■ **Your goal**
Below is some material; transcribe all of it exactly.

[Stored entries]
- - -

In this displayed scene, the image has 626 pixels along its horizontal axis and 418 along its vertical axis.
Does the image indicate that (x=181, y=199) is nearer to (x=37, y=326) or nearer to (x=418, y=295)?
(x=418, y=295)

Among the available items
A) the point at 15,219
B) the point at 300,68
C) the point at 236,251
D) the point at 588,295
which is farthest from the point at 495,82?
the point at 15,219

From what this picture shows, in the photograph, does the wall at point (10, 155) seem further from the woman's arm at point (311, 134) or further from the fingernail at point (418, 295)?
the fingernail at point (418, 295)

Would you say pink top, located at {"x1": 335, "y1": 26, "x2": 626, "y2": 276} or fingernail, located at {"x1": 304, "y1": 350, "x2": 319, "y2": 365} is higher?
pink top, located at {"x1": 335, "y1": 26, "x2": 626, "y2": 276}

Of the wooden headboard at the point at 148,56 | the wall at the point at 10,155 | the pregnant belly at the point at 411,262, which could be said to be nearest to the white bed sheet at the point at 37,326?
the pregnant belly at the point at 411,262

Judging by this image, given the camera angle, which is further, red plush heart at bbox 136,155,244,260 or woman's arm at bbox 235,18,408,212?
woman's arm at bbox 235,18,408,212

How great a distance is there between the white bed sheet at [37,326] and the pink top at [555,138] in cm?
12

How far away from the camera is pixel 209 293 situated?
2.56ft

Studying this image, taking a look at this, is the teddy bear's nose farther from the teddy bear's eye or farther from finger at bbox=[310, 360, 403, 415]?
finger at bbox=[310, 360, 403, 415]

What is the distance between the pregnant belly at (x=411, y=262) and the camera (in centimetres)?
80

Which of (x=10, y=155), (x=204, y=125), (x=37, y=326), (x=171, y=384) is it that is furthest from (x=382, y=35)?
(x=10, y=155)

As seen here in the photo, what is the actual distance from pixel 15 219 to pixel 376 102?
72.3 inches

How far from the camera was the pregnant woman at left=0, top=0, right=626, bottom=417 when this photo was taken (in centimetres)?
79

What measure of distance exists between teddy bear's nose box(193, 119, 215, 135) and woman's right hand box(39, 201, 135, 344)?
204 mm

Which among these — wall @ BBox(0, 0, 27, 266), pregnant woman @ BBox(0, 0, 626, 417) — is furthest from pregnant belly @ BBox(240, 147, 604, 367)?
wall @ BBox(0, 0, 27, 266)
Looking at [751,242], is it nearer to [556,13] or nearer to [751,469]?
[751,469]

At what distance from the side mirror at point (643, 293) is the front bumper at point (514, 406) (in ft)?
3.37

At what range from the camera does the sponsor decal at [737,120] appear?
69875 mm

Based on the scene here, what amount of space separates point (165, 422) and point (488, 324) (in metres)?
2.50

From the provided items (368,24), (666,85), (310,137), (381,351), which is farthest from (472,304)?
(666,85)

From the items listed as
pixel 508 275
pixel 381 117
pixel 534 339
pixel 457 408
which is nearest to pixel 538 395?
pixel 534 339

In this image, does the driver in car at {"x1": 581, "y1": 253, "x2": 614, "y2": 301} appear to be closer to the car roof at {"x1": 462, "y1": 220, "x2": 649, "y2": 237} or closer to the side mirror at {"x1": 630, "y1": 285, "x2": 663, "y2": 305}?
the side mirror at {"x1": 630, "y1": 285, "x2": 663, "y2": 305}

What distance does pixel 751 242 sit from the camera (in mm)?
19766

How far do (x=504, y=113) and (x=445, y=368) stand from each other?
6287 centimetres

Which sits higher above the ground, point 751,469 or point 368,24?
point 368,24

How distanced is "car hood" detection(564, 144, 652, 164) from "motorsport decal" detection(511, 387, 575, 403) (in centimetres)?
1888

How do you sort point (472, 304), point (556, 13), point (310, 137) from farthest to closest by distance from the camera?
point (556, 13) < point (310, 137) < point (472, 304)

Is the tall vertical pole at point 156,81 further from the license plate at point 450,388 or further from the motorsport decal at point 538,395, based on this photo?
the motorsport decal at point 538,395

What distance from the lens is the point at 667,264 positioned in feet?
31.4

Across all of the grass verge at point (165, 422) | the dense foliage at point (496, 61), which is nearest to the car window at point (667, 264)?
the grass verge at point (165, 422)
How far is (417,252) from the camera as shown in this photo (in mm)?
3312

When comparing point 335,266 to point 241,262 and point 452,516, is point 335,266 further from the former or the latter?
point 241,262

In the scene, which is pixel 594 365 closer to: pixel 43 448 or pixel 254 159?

- - -

■ **Complete response**
In this displayed scene, the image has 626 pixels along its horizontal axis and 418 along its vertical axis.
Does the image indicate that (x=181, y=199) is nearer to (x=37, y=326) or nearer to (x=418, y=295)?
(x=418, y=295)

Among the available items
A) the point at 15,219
B) the point at 300,68
C) the point at 236,251
D) the point at 588,295
which is farthest from the point at 495,82?
the point at 15,219

From what this picture shows, in the photograph, does the wall at point (10, 155) seem further from the woman's arm at point (311, 134) or further from the fingernail at point (418, 295)?
the fingernail at point (418, 295)

Would you say pink top, located at {"x1": 335, "y1": 26, "x2": 626, "y2": 276} or fingernail, located at {"x1": 304, "y1": 350, "x2": 319, "y2": 365} is higher?
pink top, located at {"x1": 335, "y1": 26, "x2": 626, "y2": 276}

Of the wooden headboard at the point at 148,56 | the wall at the point at 10,155 | the pregnant belly at the point at 411,262, which could be said to be nearest to the white bed sheet at the point at 37,326?
the pregnant belly at the point at 411,262

Judging by this image, given the camera angle, which is further, red plush heart at bbox 136,155,244,260 or woman's arm at bbox 235,18,408,212?
woman's arm at bbox 235,18,408,212

How great a distance is there between the white bed sheet at [37,326] and the pink top at [555,138] in cm?
12

How far away from the camera is pixel 209 293 situated?
2.56ft

Studying this image, taking a look at this, is the teddy bear's nose farther from the teddy bear's eye or farther from finger at bbox=[310, 360, 403, 415]?
finger at bbox=[310, 360, 403, 415]

What is the distance between the pregnant belly at (x=411, y=262) and the camera (in centimetres)?
80

Which of (x=10, y=155), (x=204, y=125), (x=37, y=326), (x=171, y=384) is it that is furthest from (x=382, y=35)?
(x=10, y=155)

As seen here in the photo, what is the actual distance from pixel 15 219 to pixel 376 102?
72.3 inches

How far from the camera was the pregnant woman at left=0, top=0, right=626, bottom=417 when this photo was taken (in centimetres)?
79

What measure of distance exists between teddy bear's nose box(193, 119, 215, 135) and woman's right hand box(39, 201, 135, 344)?
204 mm

Which among these — wall @ BBox(0, 0, 27, 266), pregnant woman @ BBox(0, 0, 626, 417) — is furthest from pregnant belly @ BBox(240, 147, 604, 367)?
wall @ BBox(0, 0, 27, 266)
Looking at [751,242], is it nearer to [556,13] or nearer to [751,469]?
[751,469]

At what distance from the side mirror at point (643, 293) is the front bumper at point (514, 406) (in ft)?
3.37

At what range from the camera does the sponsor decal at [737,120] appear?
69875 mm

Based on the scene here, what amount of space separates point (165, 422) and point (488, 324) (in metres)?
2.50

From the provided items (368,24), (666,85), (310,137), (381,351), which is farthest from (472,304)?
(666,85)

From the items listed as
pixel 508 275
pixel 381 117
pixel 534 339
pixel 457 408
which is nearest to pixel 538 395?
pixel 534 339

In this image, does the driver in car at {"x1": 581, "y1": 253, "x2": 614, "y2": 301} appear to be closer to the car roof at {"x1": 462, "y1": 220, "x2": 649, "y2": 237} or closer to the side mirror at {"x1": 630, "y1": 285, "x2": 663, "y2": 305}?
the side mirror at {"x1": 630, "y1": 285, "x2": 663, "y2": 305}

What distance does pixel 751 242 sit from the camera (in mm)?
19766

How far do (x=504, y=113) and (x=445, y=368) stand from each other?
6287 centimetres

Which sits higher above the ground, point 751,469 or point 368,24?
point 368,24

How distanced is "car hood" detection(564, 144, 652, 164) from "motorsport decal" detection(511, 387, 575, 403) (in centimetres)?
1888

How do you sort point (472, 304), point (556, 13), point (310, 137) from farthest to closest by distance from the camera?
point (556, 13) < point (310, 137) < point (472, 304)

Is the tall vertical pole at point 156,81 further from the license plate at point 450,388 or further from the motorsport decal at point 538,395, based on this photo?
the motorsport decal at point 538,395

What distance from the lens is the point at 667,264 positioned in feet?
31.4

Across all of the grass verge at point (165, 422) | the dense foliage at point (496, 61), which is nearest to the car window at point (667, 264)?
the grass verge at point (165, 422)
How far is (417,252) from the camera as shown in this photo (in mm)?
3312

When comparing point 335,266 to point 241,262 and point 452,516, is point 335,266 further from the former or the latter?
point 241,262

In the scene, which is pixel 594 365 closer to: pixel 43 448 or pixel 254 159?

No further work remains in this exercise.